**WRITTEN INSTRUCTION**
Copy every entry exactly.

[Rows of spatial question data]
__________________________________________________

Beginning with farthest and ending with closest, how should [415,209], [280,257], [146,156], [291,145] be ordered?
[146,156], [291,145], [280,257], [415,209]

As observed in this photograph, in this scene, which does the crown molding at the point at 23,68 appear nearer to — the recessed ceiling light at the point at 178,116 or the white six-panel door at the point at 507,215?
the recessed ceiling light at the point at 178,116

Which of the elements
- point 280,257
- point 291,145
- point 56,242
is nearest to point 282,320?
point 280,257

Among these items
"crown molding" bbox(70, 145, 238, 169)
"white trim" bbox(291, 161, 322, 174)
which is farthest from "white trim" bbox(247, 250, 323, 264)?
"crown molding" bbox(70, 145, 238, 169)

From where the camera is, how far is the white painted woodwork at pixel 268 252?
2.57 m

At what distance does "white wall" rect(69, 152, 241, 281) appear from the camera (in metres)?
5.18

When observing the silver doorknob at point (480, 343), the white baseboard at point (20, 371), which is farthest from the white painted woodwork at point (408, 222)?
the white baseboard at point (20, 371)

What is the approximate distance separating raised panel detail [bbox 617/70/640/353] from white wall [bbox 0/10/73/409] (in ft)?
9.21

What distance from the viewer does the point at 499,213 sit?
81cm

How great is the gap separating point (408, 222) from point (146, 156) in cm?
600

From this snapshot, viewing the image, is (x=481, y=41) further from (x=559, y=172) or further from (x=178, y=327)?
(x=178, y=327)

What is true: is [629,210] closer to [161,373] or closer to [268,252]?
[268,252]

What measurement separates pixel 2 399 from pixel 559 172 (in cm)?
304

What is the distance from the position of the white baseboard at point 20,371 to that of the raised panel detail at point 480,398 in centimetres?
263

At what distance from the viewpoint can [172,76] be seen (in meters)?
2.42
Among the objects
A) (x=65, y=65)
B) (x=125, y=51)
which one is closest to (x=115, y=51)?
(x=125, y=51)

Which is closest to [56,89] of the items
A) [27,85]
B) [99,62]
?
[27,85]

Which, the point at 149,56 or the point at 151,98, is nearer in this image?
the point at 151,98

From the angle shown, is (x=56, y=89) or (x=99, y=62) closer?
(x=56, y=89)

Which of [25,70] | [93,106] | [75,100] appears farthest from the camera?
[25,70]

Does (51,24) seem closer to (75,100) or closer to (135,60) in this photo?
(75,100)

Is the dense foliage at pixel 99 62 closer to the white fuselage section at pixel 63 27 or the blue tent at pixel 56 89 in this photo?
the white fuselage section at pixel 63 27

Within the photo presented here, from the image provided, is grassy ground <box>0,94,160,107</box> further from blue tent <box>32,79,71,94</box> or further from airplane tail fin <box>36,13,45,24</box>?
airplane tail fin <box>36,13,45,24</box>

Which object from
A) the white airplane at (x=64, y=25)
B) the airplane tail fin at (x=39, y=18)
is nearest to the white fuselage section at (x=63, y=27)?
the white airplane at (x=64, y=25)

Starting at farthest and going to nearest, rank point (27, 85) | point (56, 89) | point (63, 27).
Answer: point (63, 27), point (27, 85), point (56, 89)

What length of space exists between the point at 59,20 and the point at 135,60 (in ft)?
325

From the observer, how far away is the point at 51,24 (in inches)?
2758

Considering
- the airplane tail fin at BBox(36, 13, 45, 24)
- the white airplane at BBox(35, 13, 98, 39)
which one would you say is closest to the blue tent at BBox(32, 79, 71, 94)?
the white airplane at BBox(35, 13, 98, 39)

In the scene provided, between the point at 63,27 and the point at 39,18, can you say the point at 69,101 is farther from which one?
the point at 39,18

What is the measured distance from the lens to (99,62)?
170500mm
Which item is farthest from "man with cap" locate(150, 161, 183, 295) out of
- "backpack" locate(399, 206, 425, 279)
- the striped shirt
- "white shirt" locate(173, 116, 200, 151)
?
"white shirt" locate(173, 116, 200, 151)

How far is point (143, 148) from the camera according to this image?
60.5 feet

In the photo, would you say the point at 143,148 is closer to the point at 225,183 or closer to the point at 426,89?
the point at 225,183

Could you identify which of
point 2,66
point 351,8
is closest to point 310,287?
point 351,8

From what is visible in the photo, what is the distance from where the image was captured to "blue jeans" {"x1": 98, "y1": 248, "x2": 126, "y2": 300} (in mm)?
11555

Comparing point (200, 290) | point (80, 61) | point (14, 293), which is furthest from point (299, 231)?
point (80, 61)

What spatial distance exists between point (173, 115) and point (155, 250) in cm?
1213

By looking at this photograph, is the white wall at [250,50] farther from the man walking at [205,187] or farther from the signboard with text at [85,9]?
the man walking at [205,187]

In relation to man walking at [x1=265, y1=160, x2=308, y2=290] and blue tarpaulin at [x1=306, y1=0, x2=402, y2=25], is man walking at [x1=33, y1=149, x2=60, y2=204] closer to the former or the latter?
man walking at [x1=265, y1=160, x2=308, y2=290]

__________________________________________________

**OUTPUT FOR THIS EXERCISE**
Beginning with farthest and ending with closest, how should [415,209], [280,257], [146,156], [291,145] be ordered?
[146,156], [291,145], [280,257], [415,209]

As observed in this photograph, in this scene, which does the crown molding at the point at 23,68 appear nearer to — the recessed ceiling light at the point at 178,116 or the white six-panel door at the point at 507,215?
the recessed ceiling light at the point at 178,116

Which of the elements
- point 280,257
- point 291,145
- point 56,242
is nearest to point 282,320?
point 280,257

Among these items
"crown molding" bbox(70, 145, 238, 169)
"white trim" bbox(291, 161, 322, 174)
which is farthest from "white trim" bbox(247, 250, 323, 264)?
"crown molding" bbox(70, 145, 238, 169)

From where the camera is, how far is the white painted woodwork at pixel 268 252?
2.57 m

At what distance does "white wall" rect(69, 152, 241, 281) appear from the camera (in metres)?
5.18

When observing the silver doorknob at point (480, 343), the white baseboard at point (20, 371), which is farthest from the white painted woodwork at point (408, 222)?
the white baseboard at point (20, 371)

What is the approximate distance separating raised panel detail [bbox 617/70/640/353] from white wall [bbox 0/10/73/409] (in ft)?
9.21

What distance from the viewer does the point at 499,213 sit?
81cm

How great is the gap separating point (408, 222) from point (146, 156) in cm?
600

From this snapshot, viewing the image, is (x=481, y=41) further from (x=559, y=172) or further from (x=178, y=327)?
(x=178, y=327)

What is true: is [629,210] closer to [161,373] or closer to [268,252]?
[268,252]

What measurement separates pixel 2 399 from pixel 559 172 (in cm)?
304

What is the distance from the position of the white baseboard at point 20,371 to that of the raised panel detail at point 480,398 in centimetres?
263

At what distance from the viewpoint can [172,76] be seen (in meters)?
2.42
Among the objects
A) (x=65, y=65)
B) (x=125, y=51)
which one is closest to (x=115, y=51)?
(x=125, y=51)

Which is closest to [56,89] of the items
A) [27,85]
B) [99,62]
?
[27,85]

Which, the point at 149,56 or the point at 151,98, is nearer in this image?
the point at 151,98

From the angle shown, is (x=56, y=89) or (x=99, y=62) closer?
(x=56, y=89)

Which of [25,70] | [93,106] | [75,100] appears farthest from the camera?
[25,70]

Does (51,24) seem closer to (75,100) or closer to (135,60) in this photo?
(75,100)

Is the dense foliage at pixel 99 62 closer to the white fuselage section at pixel 63 27 or the blue tent at pixel 56 89 in this photo?
the white fuselage section at pixel 63 27

Within the photo presented here, from the image provided, is grassy ground <box>0,94,160,107</box> further from blue tent <box>32,79,71,94</box> or further from airplane tail fin <box>36,13,45,24</box>?
airplane tail fin <box>36,13,45,24</box>

Which object from
A) the white airplane at (x=64, y=25)
B) the airplane tail fin at (x=39, y=18)
is nearest to the white fuselage section at (x=63, y=27)?
the white airplane at (x=64, y=25)

Starting at farthest and going to nearest, rank point (27, 85) | point (56, 89) | point (63, 27).
Answer: point (63, 27), point (27, 85), point (56, 89)

What length of space exists between the point at 59,20 and the point at 135,60 (in ft)?
325

From the observer, how far away is the point at 51,24 (in inches)?
2758

Considering
- the airplane tail fin at BBox(36, 13, 45, 24)
- the white airplane at BBox(35, 13, 98, 39)
which one would you say is closest to the blue tent at BBox(32, 79, 71, 94)?
the white airplane at BBox(35, 13, 98, 39)

In the scene provided, between the point at 63,27 and the point at 39,18, can you say the point at 69,101 is farther from which one?
the point at 39,18

What is the measured distance from the lens to (99,62)?
170500mm
Which item is farthest from "man with cap" locate(150, 161, 183, 295) out of
- "backpack" locate(399, 206, 425, 279)
- the striped shirt
- "white shirt" locate(173, 116, 200, 151)
?
"white shirt" locate(173, 116, 200, 151)

How far is point (143, 148) from the camera according to this image?
60.5 feet

In the photo, would you say the point at 143,148 is closer to the point at 225,183 or closer to the point at 426,89?
the point at 225,183

Could you identify which of
point 2,66
point 351,8
is closest to point 310,287?
point 351,8

From what is visible in the photo, what is the distance from where the image was captured to "blue jeans" {"x1": 98, "y1": 248, "x2": 126, "y2": 300} (in mm)?
11555

Comparing point (200, 290) | point (80, 61) | point (14, 293), which is furthest from point (299, 231)?
point (80, 61)

What spatial distance exists between point (173, 115) and point (155, 250) in cm?
1213

By looking at this photograph, is the white wall at [250,50] farther from the man walking at [205,187] or farther from the signboard with text at [85,9]?
the man walking at [205,187]

In relation to man walking at [x1=265, y1=160, x2=308, y2=290] and blue tarpaulin at [x1=306, y1=0, x2=402, y2=25], is man walking at [x1=33, y1=149, x2=60, y2=204] closer to the former or the latter?
man walking at [x1=265, y1=160, x2=308, y2=290]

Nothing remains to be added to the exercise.